How to remove a node:
https://pve.proxmox.com/wiki/Cluster_Manager#_remove_a_cluster_node
Rebuild with a new install of Pimox onto the same pi. Make sure you install a new copy of Proxmox VE to the pi, using the old one will cause issues.
Add the node back:
https://pve.proxmox.com/pve-docs/pve-admin-guide.html#pvecm_join_node_to_cluster
The replacement node will pick up all the old node’s VMs, LXC, & Templates. The assets will be there as if nothing had happened. However, just like any computer abruptly powered down, you might have issues with the VMs, they were “turned off” without being shutdown properly.
Note – don’t forget to add a network bridge or your VMs won’t boot and will throw “error code 1”
If you aren’t going to replace the Node:
You can restore the VMs from backup to another node.
if you don’t have recent backups, and you are using shared storage, recover the vms by either:
Finding the config folder in /etc/pve/nodes and move the vm configs to another node
recover the VM by hooking the hard drives to a new, diskless VM.
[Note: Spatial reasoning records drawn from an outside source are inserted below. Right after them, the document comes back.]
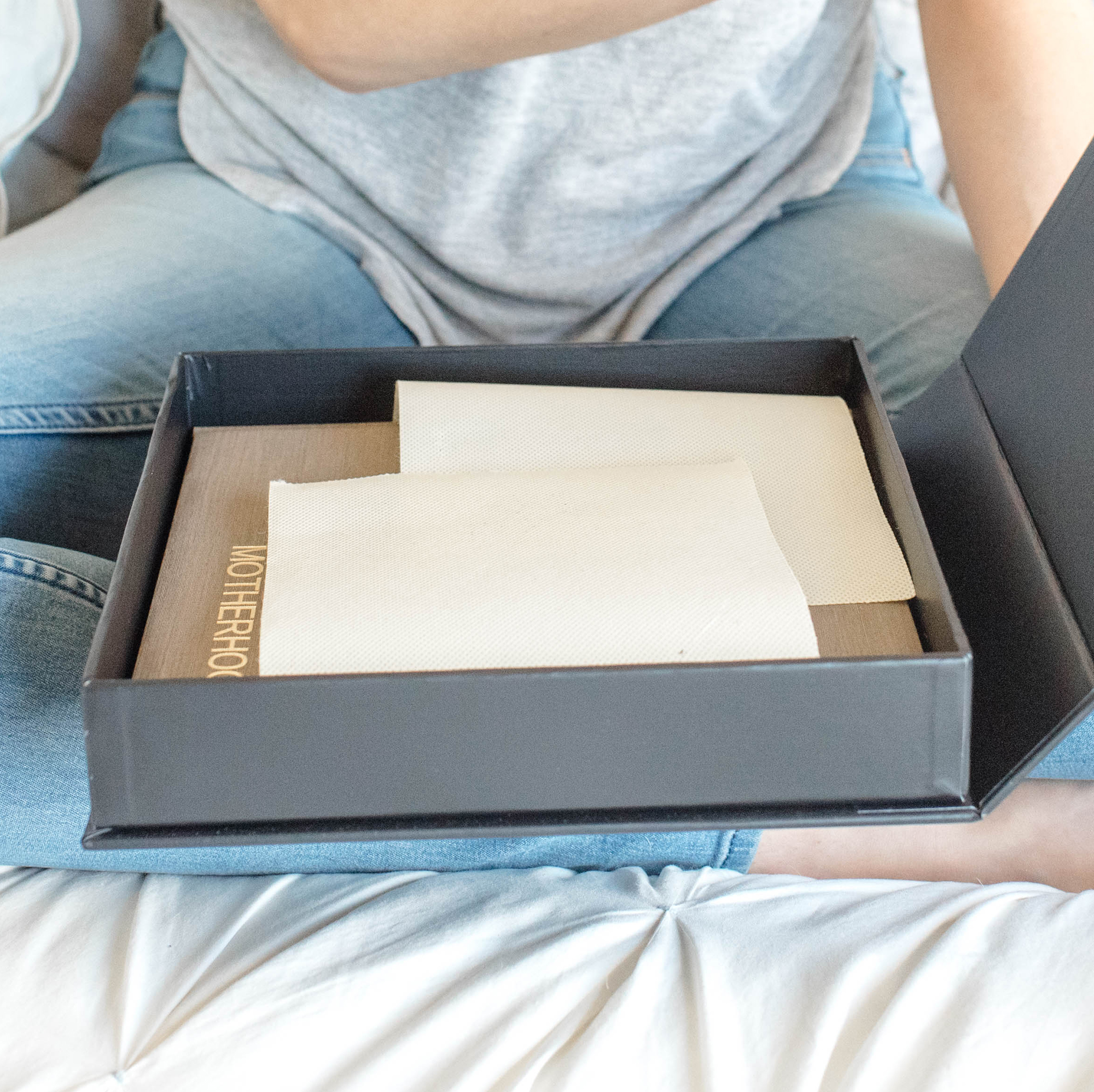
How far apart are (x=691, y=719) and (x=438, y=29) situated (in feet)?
1.26

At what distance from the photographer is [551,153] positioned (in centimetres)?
65

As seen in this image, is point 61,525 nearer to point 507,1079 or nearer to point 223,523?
point 223,523

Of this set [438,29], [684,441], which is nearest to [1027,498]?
[684,441]

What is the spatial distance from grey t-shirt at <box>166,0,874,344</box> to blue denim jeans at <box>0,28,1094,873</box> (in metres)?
0.02

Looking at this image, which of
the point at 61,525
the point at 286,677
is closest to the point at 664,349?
the point at 286,677

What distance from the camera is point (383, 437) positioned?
0.43 metres

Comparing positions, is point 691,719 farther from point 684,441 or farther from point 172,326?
point 172,326

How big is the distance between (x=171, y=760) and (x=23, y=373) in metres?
0.32

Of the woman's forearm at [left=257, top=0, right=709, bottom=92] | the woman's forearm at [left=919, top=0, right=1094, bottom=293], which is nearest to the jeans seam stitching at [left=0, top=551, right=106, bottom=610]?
the woman's forearm at [left=257, top=0, right=709, bottom=92]

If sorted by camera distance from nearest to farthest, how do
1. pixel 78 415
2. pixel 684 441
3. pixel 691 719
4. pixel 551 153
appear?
pixel 691 719 → pixel 684 441 → pixel 78 415 → pixel 551 153

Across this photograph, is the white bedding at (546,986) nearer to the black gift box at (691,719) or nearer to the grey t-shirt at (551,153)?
the black gift box at (691,719)

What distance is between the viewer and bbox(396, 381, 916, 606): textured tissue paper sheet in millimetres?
374

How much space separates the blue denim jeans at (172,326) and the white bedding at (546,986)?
19 mm

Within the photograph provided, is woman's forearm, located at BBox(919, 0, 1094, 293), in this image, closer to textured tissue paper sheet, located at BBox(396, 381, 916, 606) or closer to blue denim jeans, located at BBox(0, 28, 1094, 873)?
blue denim jeans, located at BBox(0, 28, 1094, 873)
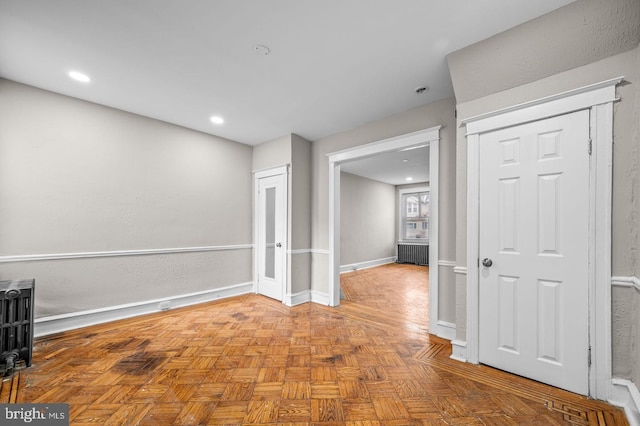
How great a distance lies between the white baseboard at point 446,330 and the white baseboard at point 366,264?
3807mm

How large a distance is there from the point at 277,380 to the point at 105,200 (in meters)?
3.02

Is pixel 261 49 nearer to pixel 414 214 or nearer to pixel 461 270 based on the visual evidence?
pixel 461 270

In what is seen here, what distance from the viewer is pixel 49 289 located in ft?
9.03

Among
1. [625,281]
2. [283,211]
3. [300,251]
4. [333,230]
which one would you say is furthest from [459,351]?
[283,211]

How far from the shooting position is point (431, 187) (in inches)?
113

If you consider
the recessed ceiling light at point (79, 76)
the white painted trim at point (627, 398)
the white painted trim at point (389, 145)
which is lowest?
the white painted trim at point (627, 398)

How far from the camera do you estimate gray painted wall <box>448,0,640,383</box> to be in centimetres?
158

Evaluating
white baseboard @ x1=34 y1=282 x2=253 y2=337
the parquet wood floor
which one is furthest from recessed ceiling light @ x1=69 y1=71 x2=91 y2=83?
the parquet wood floor

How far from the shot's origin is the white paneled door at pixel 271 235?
162 inches

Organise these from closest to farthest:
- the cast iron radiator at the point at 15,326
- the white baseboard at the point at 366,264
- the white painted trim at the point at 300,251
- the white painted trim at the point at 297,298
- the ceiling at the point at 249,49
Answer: the ceiling at the point at 249,49, the cast iron radiator at the point at 15,326, the white painted trim at the point at 297,298, the white painted trim at the point at 300,251, the white baseboard at the point at 366,264

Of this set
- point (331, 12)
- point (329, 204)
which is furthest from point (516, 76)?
point (329, 204)

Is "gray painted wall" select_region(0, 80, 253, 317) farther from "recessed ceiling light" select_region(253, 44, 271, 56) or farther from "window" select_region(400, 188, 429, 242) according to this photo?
"window" select_region(400, 188, 429, 242)

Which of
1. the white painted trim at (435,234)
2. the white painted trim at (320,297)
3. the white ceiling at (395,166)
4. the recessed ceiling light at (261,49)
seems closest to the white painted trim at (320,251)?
the white painted trim at (320,297)

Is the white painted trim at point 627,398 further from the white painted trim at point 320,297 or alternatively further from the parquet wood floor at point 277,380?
the white painted trim at point 320,297
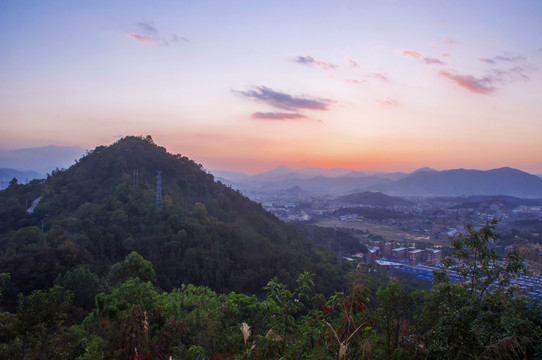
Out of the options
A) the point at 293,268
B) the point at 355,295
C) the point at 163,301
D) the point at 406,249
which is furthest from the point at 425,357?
the point at 406,249

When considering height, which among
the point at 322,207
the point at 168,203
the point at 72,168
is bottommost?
the point at 322,207

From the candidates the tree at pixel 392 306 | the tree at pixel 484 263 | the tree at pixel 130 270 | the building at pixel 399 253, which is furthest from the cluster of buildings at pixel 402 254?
the tree at pixel 484 263

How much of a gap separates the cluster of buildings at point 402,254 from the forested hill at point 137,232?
33.6ft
https://forum.proxmox.com/threads/how-to-create-virtual-machine-with-existing-disk.26142
“If it doesn’t exist anymore, you need to create a new VM with the same settings and without any disks, but using the same ID as the disk has. Then run qm rescan –vmid <ID>. After that, the disk will show up as an unused disk for the VM and can be attached in the UI.”
Remove the Node from the GUI
Finally, removing the node from the CLI will not remove it from the GUI. The configuration files for the node are still there. To remove the node from the GUI, follow these instructions:
“Later we remove the node from Proxmox GUI. For this, we login to any active node. Then we check /etc/pve/nodes folder. And we check for the folder name of the removed node and remove it. Otherwise, the GUI displays the removed node in it.”
https://bobcares.com/blog/proxmox-remove-node-from-cluster/
Also, rather than deleting the folder, you can rename the folder so you can save the configuration files.
Conclusion
These are just two ways to deal with a Pimox node that has died and either needs to be replaced or a new node added. We also discussed options of how to recover the VMs that were on the dead node.